## Problems and tasks
A) Write out the passage of the forum post about a marriage dispute over having a baby from "Hi everyone. I" up to and including "this is going...".
B) In the forum post about a marriage dispute over having a baby, how long has the poster been married?

# Please help...divorce because of baby???



## whatshouldido? (Mar 3, 2012)

Hi everyone. I really need some help here. I'll give you the brief rundown. My wife and I have been married for 1 1/2 years. We've been together over 5. My wife is 37 years old and I am 27. I'm sure you can see where this is going...

Before we got married we talked casually about children. I have never wanted to be a father. I know that sounds selfish but it's my life and I'm allowed to feel that way if I want. I don't want the added stress financially, emotionally or in any other form. I'm actually proud of myself for being so honest with myself. I personally don't like children. Never have. I'm incredibly dedicated to my career and have become extremly sucessfull. My wife has recently told me I need to either get on board with giving her a baby or we need to go our seperate ways. I think she is being a little selfish. She chose to be single in her late 20's and early 30's before meeting me. She claims she has always had a strong desire to be a mother and I'm wondering if thats so true why she chose to not get married until she was 35. One of the reasons I loved being with her other than the obvious is because I kind of always thought at her age she kind of accepted the fact she was past her fertile years and on board with my opinion on it. Well now she is coming at me full steam. She recently has taken herself off birth control and is constantly pressuring me to have sex all the time. We have not been fighting for the past 6 months up until this. Now it seems like every day we fight about our stances. I don't know what to do. I love this woman more than anything but I know if I give in and give her a child I will regret it for the rest of my life and I'm afraid I will be miserable. Part of me wants to think she is giving me an ultimatum and not going to follow thru on it. If I leave, shes 37 and single. How could she ever meet someone, get married, and get pregnant in time before its almost impossible? I'm very hurt by everything going on. I never imagined being divorced at 27 but I think its apparent my stubborn wife might be making that a possibility. She does not listen to my opinions on this at all. She quickly shuts me down and turns it into a fight and tells me to either give her a baby or move out. I'll be devestated if we break up and I'm worried about how I will handle it personally. But I'm also afraid that she is being way too stubborn for her own good and if we stay together she could resent me for the rest of my life. I'm devestated by whats going on here. Someone please help!

## Supplied information
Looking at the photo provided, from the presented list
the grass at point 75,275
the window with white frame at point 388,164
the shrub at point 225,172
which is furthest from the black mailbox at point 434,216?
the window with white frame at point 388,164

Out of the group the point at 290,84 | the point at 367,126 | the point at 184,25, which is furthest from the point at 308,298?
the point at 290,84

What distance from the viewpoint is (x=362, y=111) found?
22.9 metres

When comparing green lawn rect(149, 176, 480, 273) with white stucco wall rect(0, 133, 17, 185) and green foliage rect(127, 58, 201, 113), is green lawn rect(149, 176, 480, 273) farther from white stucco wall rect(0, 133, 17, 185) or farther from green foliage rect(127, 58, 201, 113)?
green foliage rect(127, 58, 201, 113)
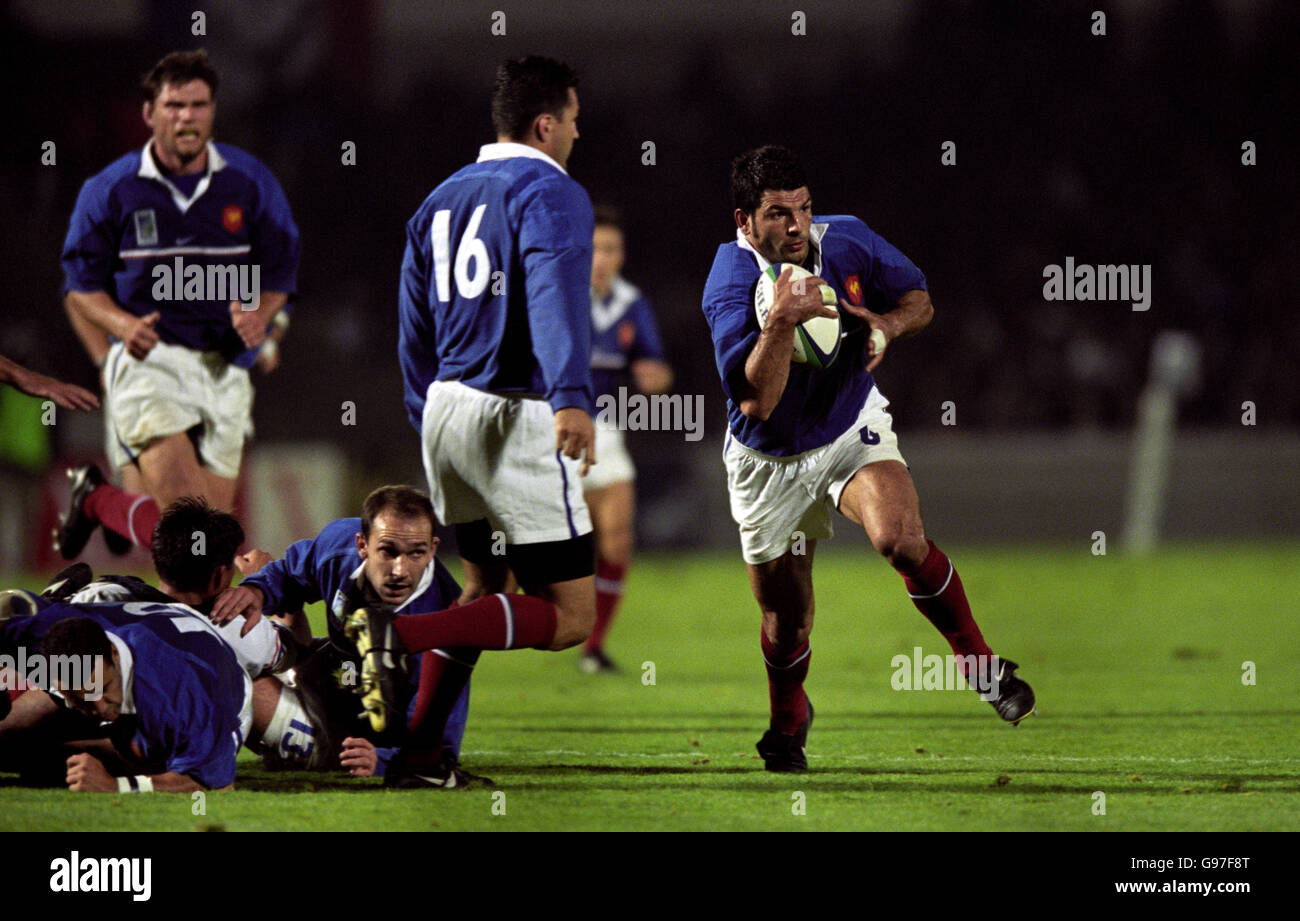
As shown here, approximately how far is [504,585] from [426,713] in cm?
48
* * *
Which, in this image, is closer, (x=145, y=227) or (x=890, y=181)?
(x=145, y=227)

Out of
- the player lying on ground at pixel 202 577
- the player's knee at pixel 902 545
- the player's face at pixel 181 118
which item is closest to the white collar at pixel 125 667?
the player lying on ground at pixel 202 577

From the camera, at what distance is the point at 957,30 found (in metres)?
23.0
--
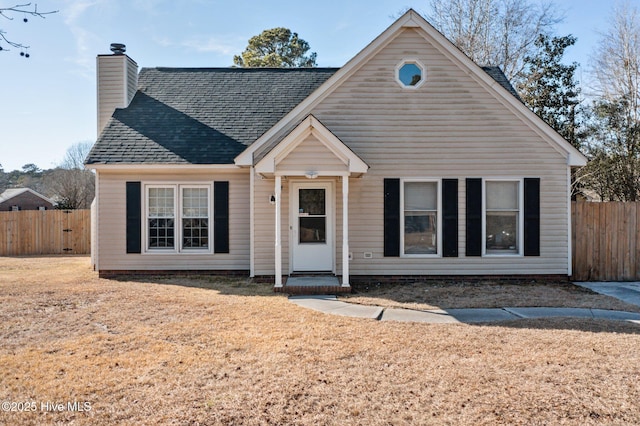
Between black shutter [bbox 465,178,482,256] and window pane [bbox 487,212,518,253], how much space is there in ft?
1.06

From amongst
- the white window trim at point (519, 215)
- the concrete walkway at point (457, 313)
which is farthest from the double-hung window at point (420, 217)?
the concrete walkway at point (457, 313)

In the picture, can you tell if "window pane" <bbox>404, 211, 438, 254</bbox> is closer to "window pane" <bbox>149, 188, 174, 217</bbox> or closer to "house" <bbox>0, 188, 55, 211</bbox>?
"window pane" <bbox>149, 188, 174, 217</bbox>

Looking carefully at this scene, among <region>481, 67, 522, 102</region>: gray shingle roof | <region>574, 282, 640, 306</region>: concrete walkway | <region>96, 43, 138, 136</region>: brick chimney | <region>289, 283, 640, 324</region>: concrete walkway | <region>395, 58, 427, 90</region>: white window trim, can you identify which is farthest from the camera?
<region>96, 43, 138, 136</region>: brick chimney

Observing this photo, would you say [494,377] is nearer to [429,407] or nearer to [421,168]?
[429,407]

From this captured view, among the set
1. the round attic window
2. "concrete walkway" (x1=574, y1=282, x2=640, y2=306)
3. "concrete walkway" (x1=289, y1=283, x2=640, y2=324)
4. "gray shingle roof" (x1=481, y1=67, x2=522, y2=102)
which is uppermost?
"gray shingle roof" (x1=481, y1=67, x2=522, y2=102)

## Written answers
A)
Hi everyone. I really need some help here. I'll give you the brief rundown. My wife and I have been married for 1 1/2 years. We've been together over 5. My wife is 37 years old and I am 27. I'm sure you can see where this is going...

B) One and a half years.